What causes this cessation of bleeding when FIX is at immeasurable levels in the plasma? Is it residual FIX circulating FIX that is below the limits of detection but still effective? Is it collagen IV-bound, extravascular FIX? We examined this question recently in a paper published in Blood [18]. First we performed a saphenous vein injury on one side of the mouse and measured how many times bleeding could be terminated. Any unmeasurable, residual circulating FIX should have been exhausted when the first vein lost the ability to clot. We then injured the contralateral vein and measured the number of times that clotting from the injury ceases the bleeding. The clotting efficacy for the contralateral vein was essentially identical to that of the initial injury (Fig. 4). This appears to mean that the local extravascular FIX, not the circulating FIX, is critical for the cessation of bleeding—at least in this model of coagulation efficacy.

Are FIX’s pharmacokinetics consistent with rates of disappearance from plasma?

One question that is frequently asked is: what about the on and off rates for proteins? Are they really consistent with FIX binding to collagen IV? It is very difficult to obtain this data, and the limited number of data points make the results approximate. But when Stern’s data is fitted to a simple differential equation that assumes that the only thing going on in the first 10 min post-infusion is binding to collagen IV, the resulting numbers are consistent with the in-vitro measured KD values of around 5 nM (Fig. 5). For example, in Stern’s data, the rate of displacement of baboon FIX into the plasma is around 0.003 per second, while the association rate constant is about 3 × 105 per second per mole. These values are typical on and off rates for proteins [19].

How much extravascular FIX is expected?

If we assume that FIX’s binding affinity for collagen IV is 5 nM and that the FIX plasma concentration is 90 nM, then approximately 95 % of the total FIX will be bound to available type IV collagen. This predicts that about 20-fold more extravascular FIX is present outside the vasculature than is found in the circulation. This would be true unless the collagen IV were limiting. While it is difficult to estimate the total amount of collagen IV in the body, it is likely that there is much more collagen IV than would be saturated by our proposed optimal dosage of 150 IU/kg of FIX (if all of the infused 150 IU/kg FIX were retained in the plasma, the molar concentration of FIX would be about 340 nM). Saturation of the extravascular sites at concentrations of FIX of around 300 to 400 nM agrees very well with the values necessary to get kinetic constants with pharmacokinetic data.
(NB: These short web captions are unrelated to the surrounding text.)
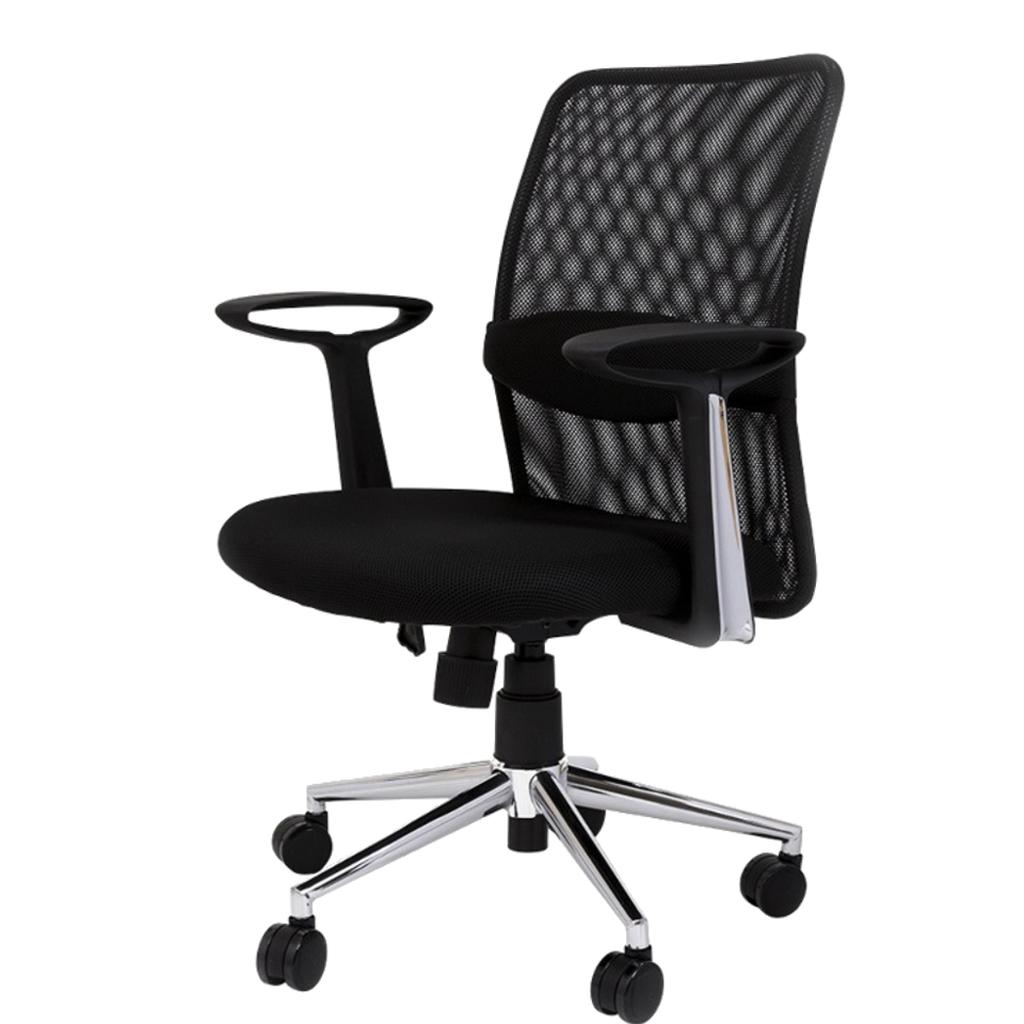 オフィスチェア デスクチェア 事務椅子 肘付き ミドルバック メッシュ   I-OFC-05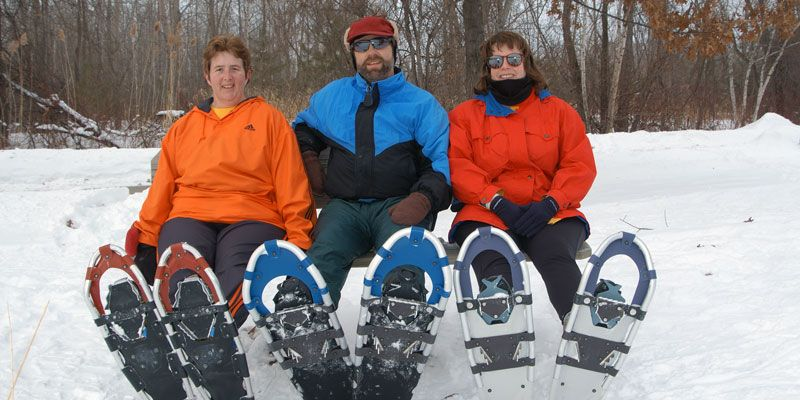 Six Great Places to Snowshoe Snow shoes, Wisconsin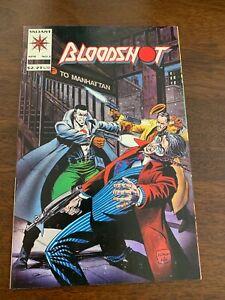 "Bloodshot #3 (Apr 1993, Valiant) ""Crime Lords of Flatbush"" NM-"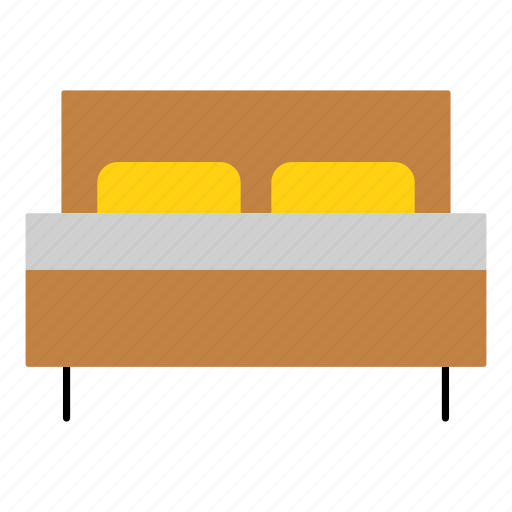 bed, bedroom, furniture, hotel, household, interior, sleeping icon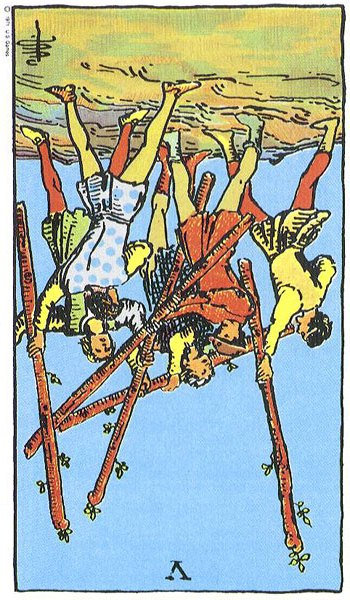 5 of Wands Rx - Card images are © Copyright U.S. Games Systems, Inc.""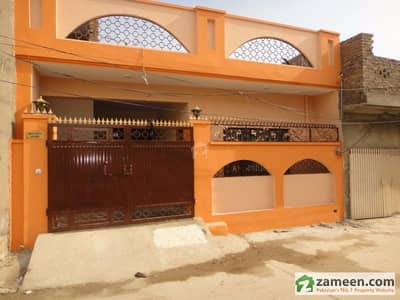 House For Sale In Ghaziabad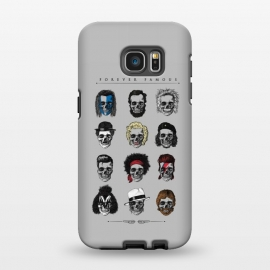 Galaxy S7 EDGE  Forever Famous by Grant Stephen Shepley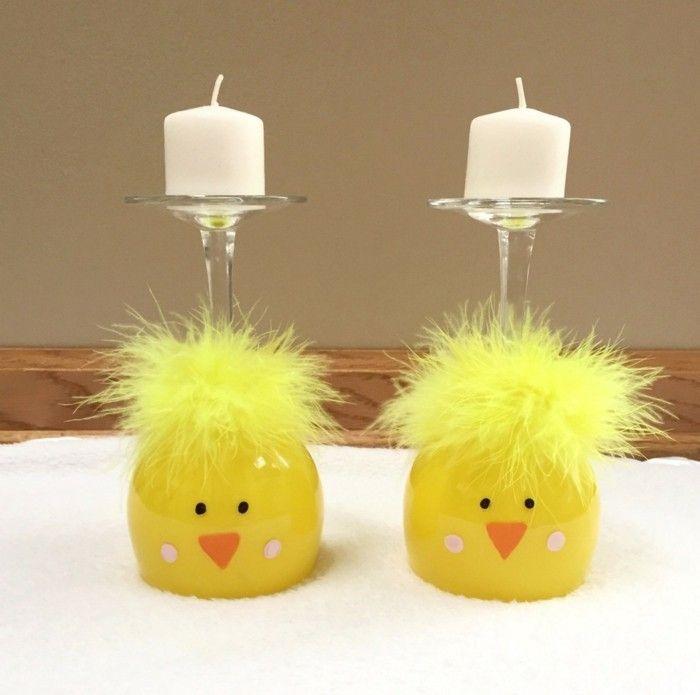 Kerzenhalter basteln – 35 Beispiele, dass Kerzenhalter nicht nur Licht und Behaglichkeit bringen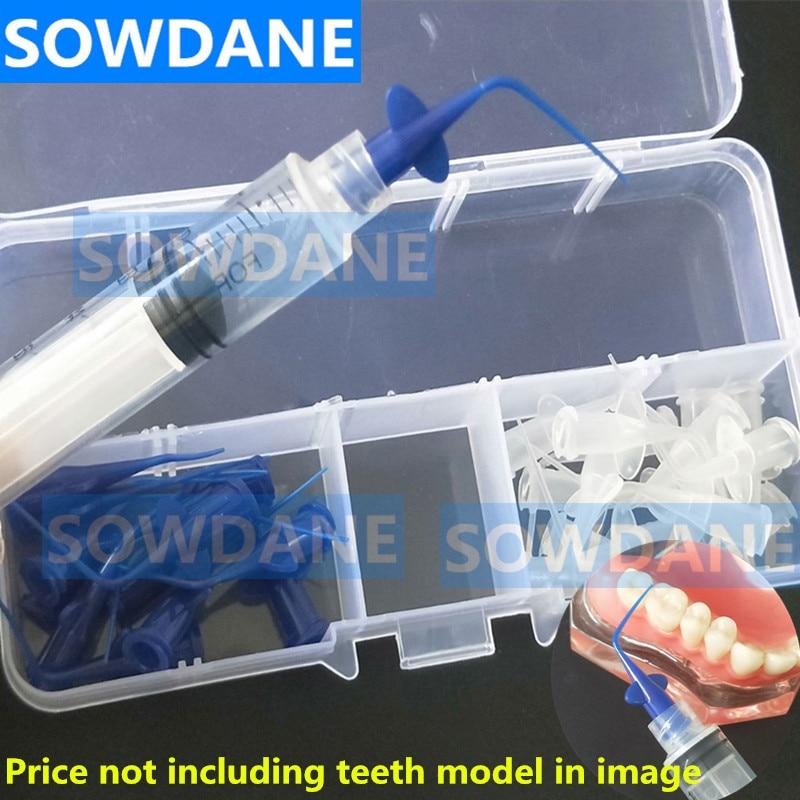 Kit De Cuidados de Lavagem Oral Care Dental Teeth Whitening Dentadura Flexiable Transporte Cabeça Descartável Agulha Ponta da Seringa de Irrigação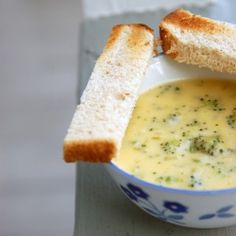 **Broccoli-cheddar cheese soup; creamy with a touch of green.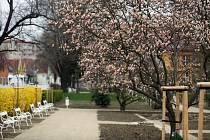 Znojemský Jubilejní park přivítá návštěvníky v novém hávu. Rekonstrukce ho přiblížila původní prvorepublikové podobě.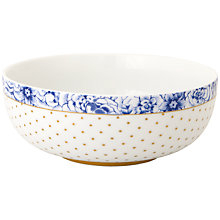 Buy PiP Studio Royal Pip White Bowl Online at johnlewis.com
The 300 to 400 nM number also agrees with Stern’s data on the displacement of baboon FIX by bovine FIX with theoretical plots.

How can we explain the lack of binding of FIX to much of the available collagen IV?

Much of the body’s collagen IV is probably not normally in contact with plasma-borne FIX. But the sinusoids, which do not bind FIX, clearly are exposed to the circulation. A possible explanation for this discrepancy is that post-translational modification of collagen IV is required to prevent binding of FIX to regions of collagen IV that are readily accessible to blood. An example is provided recently by a report that a specific prolyl hydroxylase is required to prevent lethal platelet aggregation via the platelet receptor GPVI [20]. A similar post-translational modification could render the collagen IV lining the sinusoids incapable of binding with FIX.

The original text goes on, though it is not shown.